What to produce - For each record below, give an exact transcription.

▶

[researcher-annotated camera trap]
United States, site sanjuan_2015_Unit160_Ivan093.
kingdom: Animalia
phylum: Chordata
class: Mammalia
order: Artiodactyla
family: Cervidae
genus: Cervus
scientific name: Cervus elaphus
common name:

◀

Answer to the problem -
[researcher-annotated camera trap]
United States, site sanjuan_2015_Unit160_Ivan093.
kingdom: Animalia
phylum: Chordata
class: Mammalia
order: Artiodactyla
family: Cervidae
genus: Cervus
scientific name: Cervus elaphus
common name:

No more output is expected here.